Nach diesen Worten verließ Sara das Zimmer. Francesca setzte sich auf die Bettkante und betrachtete die Kamelien. Wie schön sie waren! Sie nahm die Blumenvase von der Kommode, füllte sie mit Wasser und stellte die Blumen hinein. Es war ein trauriger Gedanke, dass sie schon bald verblühen würden. Wie konnte es sein, dass sie sie eines nicht allzu fernen Tages in den Mülleimer werfen musste? Alles Schöne und Gute ist so vergänglich, dachte sie und sah das Gesicht ihres Vaters vor sich, so voller Leben und mit diesem strahlenden Lächeln, das ihn wie eine Aura zu umgeben schien. Dov’è la mia principessa? Nie würde sie diese Worte vergessen, mit denen er jeden Abend von der Arbeit gekommen war. Auch wenn sie gerade in das Spiel mit ihrer Lieblingspuppe vertieft gewesen war, sobald sie dieses Dov’è la mia principessa? hörte, hatte sie alles stehen und liegen lassen, weil sie wusste, dass ihr Vater sie an seine Brust drücken und dann mit ihr auf dem Arm in die Küche gehen würde, um ihre Mutter zu begrüßen. Sie klammerte sich verzweifelt an diese Erinnerung, weil sie keine anderen an ihren Vater hatte.

Dann folgten der langsame Verfall, die Tränen ihrer Mutter, die Totenwache, der unerträgliche Geruch von Magnolien und Kerzen, das Schluchzen der Nachbarn, die schwarze Kutsche und die Pferde, der Friedhof mit den unheimlichen Grabnischen und der schweigende Trauerzug durch die engen Gassen. Ihr Vater war dahingewelkt, wie es die Kamelien bald tun würden, und hatte eine Leere in ihrer Welt hinterlassen. Gab es etwas Gutes und Schönes, das für immer währte? Auch Aldos Liebe war vergangen und hatte eine nur halb verheilte Wunde hinterlassen, die zuweilen immer noch schmerzte und schwärte.

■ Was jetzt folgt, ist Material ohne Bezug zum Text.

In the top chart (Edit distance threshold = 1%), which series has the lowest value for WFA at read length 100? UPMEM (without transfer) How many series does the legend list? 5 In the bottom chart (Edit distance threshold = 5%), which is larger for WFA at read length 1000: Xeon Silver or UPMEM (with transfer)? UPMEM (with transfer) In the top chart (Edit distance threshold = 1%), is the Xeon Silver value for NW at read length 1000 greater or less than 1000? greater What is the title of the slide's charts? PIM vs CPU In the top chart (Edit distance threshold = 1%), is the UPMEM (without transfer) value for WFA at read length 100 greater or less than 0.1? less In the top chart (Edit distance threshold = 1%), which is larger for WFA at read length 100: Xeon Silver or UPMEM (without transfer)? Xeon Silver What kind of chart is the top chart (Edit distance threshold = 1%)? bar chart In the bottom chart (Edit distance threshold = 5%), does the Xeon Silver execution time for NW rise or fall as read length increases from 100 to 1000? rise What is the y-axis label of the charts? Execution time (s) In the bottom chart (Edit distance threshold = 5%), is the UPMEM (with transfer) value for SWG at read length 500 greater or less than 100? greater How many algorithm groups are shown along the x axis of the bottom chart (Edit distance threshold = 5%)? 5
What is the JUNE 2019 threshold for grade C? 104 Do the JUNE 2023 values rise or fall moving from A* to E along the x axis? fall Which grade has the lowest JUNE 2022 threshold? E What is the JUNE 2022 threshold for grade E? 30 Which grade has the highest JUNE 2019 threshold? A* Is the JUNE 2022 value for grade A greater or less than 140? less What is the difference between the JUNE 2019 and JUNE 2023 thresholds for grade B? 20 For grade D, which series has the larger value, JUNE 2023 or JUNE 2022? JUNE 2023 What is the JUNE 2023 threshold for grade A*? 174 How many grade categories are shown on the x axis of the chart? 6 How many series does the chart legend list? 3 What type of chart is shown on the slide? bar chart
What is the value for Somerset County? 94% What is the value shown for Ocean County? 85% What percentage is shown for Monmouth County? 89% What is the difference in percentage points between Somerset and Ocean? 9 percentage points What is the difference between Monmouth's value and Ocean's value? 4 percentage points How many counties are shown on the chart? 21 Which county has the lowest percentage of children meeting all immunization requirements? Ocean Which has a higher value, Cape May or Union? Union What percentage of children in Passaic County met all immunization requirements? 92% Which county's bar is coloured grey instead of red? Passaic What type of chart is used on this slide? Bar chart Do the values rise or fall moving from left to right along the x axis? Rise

Am nächsten Morgen klingelte ein Junge an der Botschaft und verkündete, dass er einen Brief für Francesca habe. Kasem wollte ihn entgegennehmen, aber der Junge bestand darauf, noch einmal wiederzukommen, um ihn Fräulein de Gecco persönlich zu überreichen. Widerstrebend bat Kasem ihn herein und bat ihn, zu warten. Auf Sara gestützt, kam Francesca mit verbundenem Fuß zum Eingang gehumpelt.

»Ich bin Francesca de Gecco«, stellte sie sich vor. Sara übersetzte ihre Worte ins Arabische. »Man hat mir gesagt, du hättest etwas für mich.«

»Ja, Fräulein.« Und er reichte ihr einen Umschlag aus Büttenpapier mit ihrem Namen darauf.

Francesca öffnete ihn und zog eine grüne Mappe heraus, die sie sofort als Aldos Visumsantrag erkannte. Auf dem Deckblatt prangte auf Englisch ein großer roter Stempel: »Abgelehnt«.

»Wer hat dir das gegeben?«, fragte sie.

»Mein Chef.«

»Wer ist dein Chef?«

»Jalud bin Malsac. Er arbeitet in der Einwanderungsbehörde.«

Francesca drückte dem Jungen ein paar Münzen in die Hand und schickte ihn weg. Bevor sie die Akte an den Botschafter weitergab, blätterte sie sie aufmerksam durch, ohne jedoch einen triftigen Grund für die Ablehnung zu finden. Es waren nur ein paar Schreiben auf Arabisch mit dem Wappen mit der Palme und den gekreuzten Krummsäbeln im Briefkopf, die zwischen Aldos Unterlagen geheftet waren, und zum Schluss eine Mitteilung auf Französisch an den Botschafter, unterzeichnet von Jalud bin Malsac, in der dieser erklärte, dass einer Einreise des argentinischen Staatsbürgers Aldo Martínez nicht stattgegeben werden könne, da das Kontingent für Ausländer für 1961 bereits ausgeschöpft sei. Sie schloss die Mappe und ging zu Mauricios Büro, während sie sich fragte, was sie empfand. Einerseits Erleichterung, obwohl sie Aldo im Grunde gerne wiedergesehen hätte, weit weg von allem. Sie malte sich einige Tage alleine in Riad aus, am anderen Ende der Welt, ohne Dolores oder Señora Celia im Hintergrund, ohne das bedrückende Schuldgefühl, einen verheirateten Mann zu lieben, der sie darüber hinaus feige verraten hatte. Das alles würde in Riad nicht zählen. Aldo wäre kein Feigling und sie keine verkommene Frau, sondern sie wären einfach nur die Verliebten aus Arroyo Seco.

Der rote Stempel mit dem »Abgelehnt« brachte sie auf den Boden der Tatsachen zurück.